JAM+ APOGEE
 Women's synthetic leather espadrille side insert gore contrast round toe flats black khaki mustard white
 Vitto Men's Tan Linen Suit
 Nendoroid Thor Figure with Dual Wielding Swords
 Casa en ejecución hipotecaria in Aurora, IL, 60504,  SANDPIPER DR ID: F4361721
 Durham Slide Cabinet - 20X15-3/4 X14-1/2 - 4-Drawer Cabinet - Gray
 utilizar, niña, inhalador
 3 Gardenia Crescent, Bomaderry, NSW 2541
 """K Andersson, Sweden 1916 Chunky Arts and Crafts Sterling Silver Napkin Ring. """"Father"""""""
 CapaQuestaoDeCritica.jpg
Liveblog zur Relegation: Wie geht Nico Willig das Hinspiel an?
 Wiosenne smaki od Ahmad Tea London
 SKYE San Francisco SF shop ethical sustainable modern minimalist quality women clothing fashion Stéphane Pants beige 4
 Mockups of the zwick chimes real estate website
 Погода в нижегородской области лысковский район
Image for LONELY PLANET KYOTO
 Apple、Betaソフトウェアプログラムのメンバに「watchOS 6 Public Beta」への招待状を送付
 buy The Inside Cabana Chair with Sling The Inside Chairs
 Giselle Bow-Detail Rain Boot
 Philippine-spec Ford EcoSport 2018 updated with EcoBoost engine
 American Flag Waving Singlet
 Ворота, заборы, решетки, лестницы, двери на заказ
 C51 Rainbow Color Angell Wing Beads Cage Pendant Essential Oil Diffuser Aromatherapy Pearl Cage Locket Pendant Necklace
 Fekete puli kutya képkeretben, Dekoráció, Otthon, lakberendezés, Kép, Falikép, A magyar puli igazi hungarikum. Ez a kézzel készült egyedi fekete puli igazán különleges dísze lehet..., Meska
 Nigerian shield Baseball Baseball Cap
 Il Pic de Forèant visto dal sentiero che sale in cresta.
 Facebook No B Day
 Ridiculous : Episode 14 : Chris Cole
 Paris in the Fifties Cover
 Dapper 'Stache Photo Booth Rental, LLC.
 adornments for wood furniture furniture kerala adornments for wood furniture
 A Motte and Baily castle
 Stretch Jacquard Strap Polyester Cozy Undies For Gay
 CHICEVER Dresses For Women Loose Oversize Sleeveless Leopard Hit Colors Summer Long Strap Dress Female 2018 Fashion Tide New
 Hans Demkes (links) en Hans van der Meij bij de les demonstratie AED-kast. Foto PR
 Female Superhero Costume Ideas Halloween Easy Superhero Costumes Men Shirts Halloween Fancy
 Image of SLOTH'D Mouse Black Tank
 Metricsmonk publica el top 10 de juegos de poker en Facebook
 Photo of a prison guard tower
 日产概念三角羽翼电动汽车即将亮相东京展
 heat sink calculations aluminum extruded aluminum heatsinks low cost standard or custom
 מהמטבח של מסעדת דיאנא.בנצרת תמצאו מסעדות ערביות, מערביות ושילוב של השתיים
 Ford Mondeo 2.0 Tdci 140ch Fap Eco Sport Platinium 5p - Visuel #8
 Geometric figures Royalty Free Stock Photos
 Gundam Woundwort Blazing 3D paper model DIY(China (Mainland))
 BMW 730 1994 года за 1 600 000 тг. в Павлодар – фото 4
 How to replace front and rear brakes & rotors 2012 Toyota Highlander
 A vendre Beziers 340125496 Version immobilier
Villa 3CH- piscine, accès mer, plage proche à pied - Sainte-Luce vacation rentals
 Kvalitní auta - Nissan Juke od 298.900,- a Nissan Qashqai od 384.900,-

What the task requires » In the entries above, the lines between the one holding "Stretch Jacquard Strap" and the one holding "Ford Mondeo 2.0", inclusive, are to be printed exactly as written, and those alone.

Answer below »
 Stretch Jacquard Strap Polyester Cozy Undies For Gay
 CHICEVER Dresses For Women Loose Oversize Sleeveless Leopard Hit Colors Summer Long Strap Dress Female 2018 Fashion Tide New
 Hans Demkes (links) en Hans van der Meij bij de les demonstratie AED-kast. Foto PR
 Female Superhero Costume Ideas Halloween Easy Superhero Costumes Men Shirts Halloween Fancy
 Image of SLOTH'D Mouse Black Tank
 Metricsmonk publica el top 10 de juegos de poker en Facebook
 Photo of a prison guard tower
 日产概念三角羽翼电动汽车即将亮相东京展
 heat sink calculations aluminum extruded aluminum heatsinks low cost standard or custom
 מהמטבח של מסעדת דיאנא.בנצרת תמצאו מסעדות ערביות, מערביות ושילוב של השתיים
 Ford Mondeo 2.0 Tdci 140ch Fap Eco Sport Platinium 5p - Visuel #8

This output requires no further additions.